- _Work to be completed_
Copy out the records so that each line matches the original.

[Stored entries]
Start of Block

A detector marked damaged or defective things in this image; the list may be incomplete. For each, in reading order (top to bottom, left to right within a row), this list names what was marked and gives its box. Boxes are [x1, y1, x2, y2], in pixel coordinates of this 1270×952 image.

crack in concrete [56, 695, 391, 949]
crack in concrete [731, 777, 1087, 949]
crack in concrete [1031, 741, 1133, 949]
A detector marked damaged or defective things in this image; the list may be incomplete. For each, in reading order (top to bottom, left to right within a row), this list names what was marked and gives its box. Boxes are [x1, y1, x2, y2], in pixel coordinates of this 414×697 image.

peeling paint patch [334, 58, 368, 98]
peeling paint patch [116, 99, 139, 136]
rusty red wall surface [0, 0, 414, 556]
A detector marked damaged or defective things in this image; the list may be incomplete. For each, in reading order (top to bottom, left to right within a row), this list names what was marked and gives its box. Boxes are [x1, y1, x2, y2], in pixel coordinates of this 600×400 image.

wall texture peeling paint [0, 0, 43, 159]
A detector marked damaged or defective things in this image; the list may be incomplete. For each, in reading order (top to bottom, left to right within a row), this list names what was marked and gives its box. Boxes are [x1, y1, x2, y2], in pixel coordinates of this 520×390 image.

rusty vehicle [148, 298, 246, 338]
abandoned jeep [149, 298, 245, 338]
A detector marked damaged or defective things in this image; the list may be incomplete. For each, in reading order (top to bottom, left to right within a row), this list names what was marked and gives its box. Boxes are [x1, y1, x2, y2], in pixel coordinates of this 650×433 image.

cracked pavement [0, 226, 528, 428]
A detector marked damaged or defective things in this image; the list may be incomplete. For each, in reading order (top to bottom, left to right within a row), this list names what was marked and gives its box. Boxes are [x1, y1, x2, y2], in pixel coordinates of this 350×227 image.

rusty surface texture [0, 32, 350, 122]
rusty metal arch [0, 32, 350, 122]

End of Block

- _Expected output_
A detector marked damaged or defective things in this image; the list may be incomplete. For each, in reading order (top to bottom, left to right within a row), this list names what was marked and gives its box. Boxes are [x1, y1, x2, y2], in pixel coordinates of this 1270×952 image.

crack in concrete [56, 695, 391, 949]
crack in concrete [731, 777, 1087, 949]
crack in concrete [1031, 741, 1133, 949]
A detector marked damaged or defective things in this image; the list may be incomplete. For each, in reading order (top to bottom, left to right within a row), this list names what was marked and gives its box. Boxes are [x1, y1, x2, y2], in pixel coordinates of this 414×697 image.

peeling paint patch [334, 58, 368, 98]
peeling paint patch [116, 99, 139, 136]
rusty red wall surface [0, 0, 414, 556]
A detector marked damaged or defective things in this image; the list may be incomplete. For each, in reading order (top to bottom, left to right within a row), this list names what was marked and gives its box. Boxes are [x1, y1, x2, y2], in pixel coordinates of this 600×400 image.

wall texture peeling paint [0, 0, 43, 159]
A detector marked damaged or defective things in this image; the list may be incomplete. For each, in reading order (top to bottom, left to right within a row), this list names what was marked and gives its box. Boxes are [x1, y1, x2, y2], in pixel coordinates of this 520×390 image.

rusty vehicle [148, 298, 246, 338]
abandoned jeep [149, 298, 245, 338]
A detector marked damaged or defective things in this image; the list may be incomplete. For each, in reading order (top to bottom, left to right within a row), this list names what was marked and gives its box. Boxes are [x1, y1, x2, y2], in pixel coordinates of this 650×433 image.

cracked pavement [0, 226, 528, 428]
A detector marked damaged or defective things in this image; the list may be incomplete. For each, in reading order (top to bottom, left to right within a row), this list names what was marked and gives its box. Boxes are [x1, y1, x2, y2], in pixel coordinates of this 350×227 image.

rusty surface texture [0, 32, 350, 122]
rusty metal arch [0, 32, 350, 122]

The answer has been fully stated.